Ámbito Financiero. 19 de junio de 2017.

El Gobierno contempla la posibilidad de reducir el número de ministerios, que pasaron de 16 en el gobierno de Cristina Fernández de Kirchner a los 21 actuales. En principio, los ministerios de Agroindustria (MINAGRI) y de Turismo pasarían (como Subsecretarías) al de Producción, el de Comunicaciones a Modernización y el de Finanzas a Hacienda. Se absorberían también en otras reparticiones el Plan Belgrano y el Sistema Federal de Medios, ambos actualmente con rango ministerial.

El Gobierno estima que fusionar organismos en un menor número resulta en ahorros. Tal vez pueden eliminarse, o al menos reducirse, “duplicaciones de gastos”, o lograr “mejor coordinación” al estar los organismos bajo un control central único. Sin embargo, lo anterior puede ser más una ilusión que una realidad.

El concepto de “retornos a escala” es útil para analizar este problema. Existen retornos crecientes a escala cuando un aumento en el uso de factores productivos (trabajo, edificios, computadoras) resulta en un aumento más que proporcional en el producto obtenido. En contraste con lo anterior, los retornos son decrecientes cuando el aumento en el uso de factores genera un aumento menos que proporcional en el producto. Bajo retornos crecientes, la fusión de organizaciones en una resultará en mayor producción con igual uso de recursos. Los retornos crecientes se originan en las ventajas derivadas por mayor especialización, tanto de trabajadores como de stock de capital. Son especialmente marcados en organizaciones pequeñas.

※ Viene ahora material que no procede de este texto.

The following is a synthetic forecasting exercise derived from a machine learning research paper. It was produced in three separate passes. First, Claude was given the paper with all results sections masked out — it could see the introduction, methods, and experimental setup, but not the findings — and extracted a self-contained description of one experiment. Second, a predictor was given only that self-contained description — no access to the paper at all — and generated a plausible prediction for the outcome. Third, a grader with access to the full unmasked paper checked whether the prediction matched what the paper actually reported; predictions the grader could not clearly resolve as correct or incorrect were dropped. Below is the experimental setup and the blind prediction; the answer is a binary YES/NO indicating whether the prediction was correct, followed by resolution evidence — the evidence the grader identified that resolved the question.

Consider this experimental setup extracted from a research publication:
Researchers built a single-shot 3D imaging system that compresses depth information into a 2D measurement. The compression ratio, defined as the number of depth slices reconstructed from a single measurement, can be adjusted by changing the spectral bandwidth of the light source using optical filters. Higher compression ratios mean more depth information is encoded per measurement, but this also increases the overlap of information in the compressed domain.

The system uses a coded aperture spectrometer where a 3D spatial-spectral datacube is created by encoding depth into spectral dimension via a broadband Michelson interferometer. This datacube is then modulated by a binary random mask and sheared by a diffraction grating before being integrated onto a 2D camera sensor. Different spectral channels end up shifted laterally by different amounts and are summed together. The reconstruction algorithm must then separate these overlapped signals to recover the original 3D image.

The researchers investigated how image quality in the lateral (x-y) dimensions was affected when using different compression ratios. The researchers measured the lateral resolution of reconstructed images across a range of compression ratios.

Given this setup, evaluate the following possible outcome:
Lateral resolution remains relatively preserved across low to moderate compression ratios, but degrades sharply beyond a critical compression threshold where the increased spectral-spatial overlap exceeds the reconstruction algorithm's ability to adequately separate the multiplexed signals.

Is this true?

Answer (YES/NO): NO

El enorme tamaño de las reparticiones que el Gobierno planea fusionar sugiere que la posibilidad de aprovechar “economías de escala” muy posiblemente resulte nula o, en el mejor de los casos, reducida. En efecto, es poco probable que fusionar el MINAGRI o Turismo dentro de Producción, o Comunicaciones dentro de Modernización, profundice la especialización, el aprendizaje y la eficiencia de empleados, sean estos originalmente del MINAGRI o Producción.

Más bien puede ocurrir lo contrario: es probable que en la mayor parte de las reparticiones públicas argentinas los retornos a escala sean fuertemente decrecientes, debido a limitaciones de capacidad de gestión, anquilosamiento de estructuras administrativas, flujos de información lentos y poco confiables. Todo esto produce una eficiencia y capacidad de respuesta inversamente proporcional al tamaño de la repartición en cuestión: el problema no es aprovechar ilusorias “economías de escala” sino, por el contrario, evitar los costos implícitos en des-economías. Y esto se logra reduciendo y no aumentando el tamaño de organizaciones.

La transición de un sector público elefantiásico a uno altamente eficiente en el uso de recursos es una materia pendiente que Argentina tiene hace décadas. El desafío es importante, pero existen experiencias exitosas (por ejemplo Nueva Zelanda) a las cuales conviene prestar atención.